Stored data
━━━━━━━━

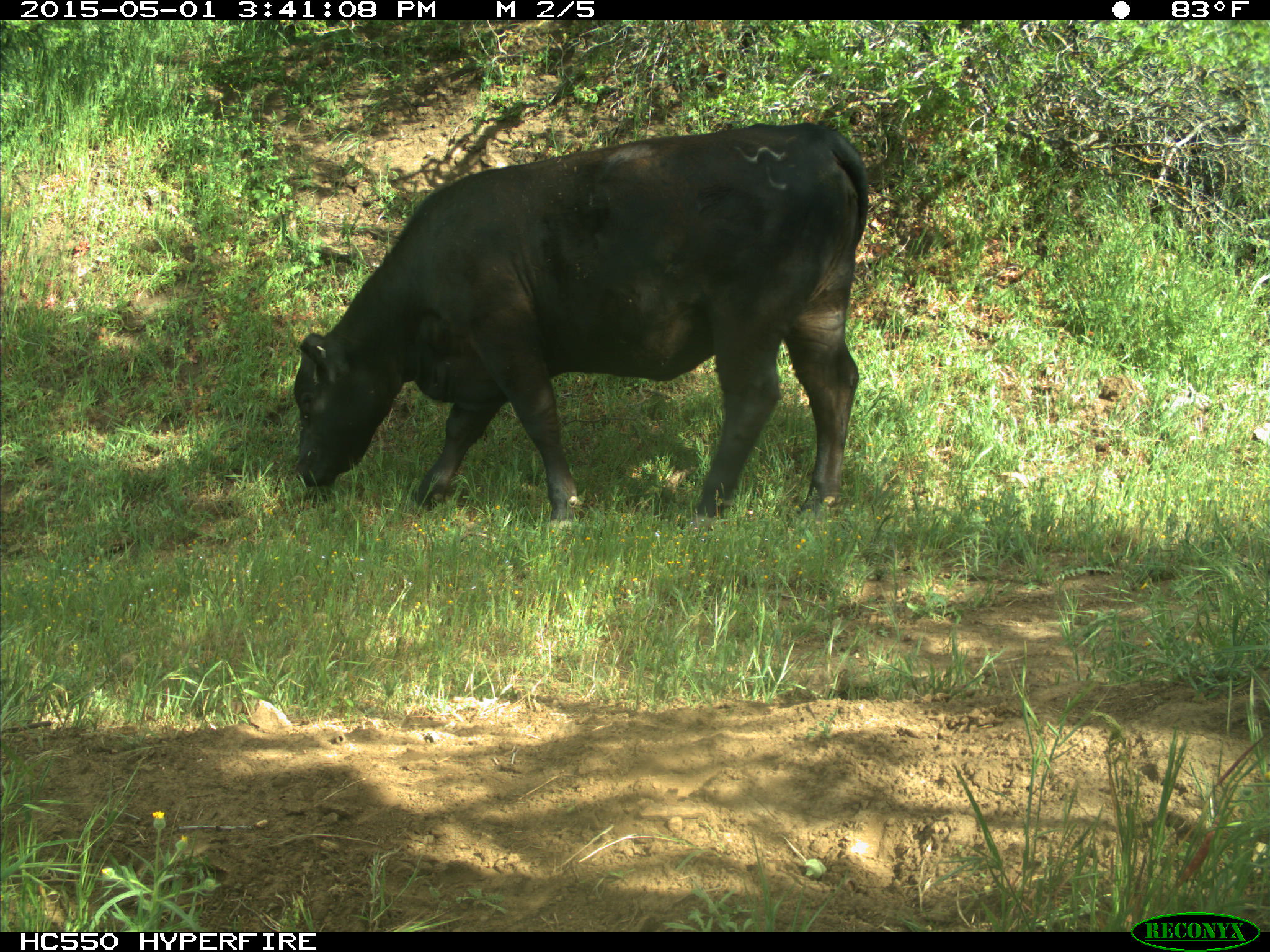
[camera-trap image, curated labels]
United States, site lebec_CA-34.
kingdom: Animalia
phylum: Chordata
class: Mammalia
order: Artiodactyla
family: Bovidae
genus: Bos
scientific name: Bos taurus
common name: domestic cow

━━━━━━━━

Goal of the exercise >>
Write out, word for word, every line from the one containing "United States, site lebec_CA-34." through the last line of the records above.

Task result >>
United States, site lebec_CA-34.
kingdom: Animalia
phylum: Chordata
class: Mammalia
order: Artiodactyla
family: Bovidae
genus: Bos
scientific name: Bos taurus
common name: domestic cow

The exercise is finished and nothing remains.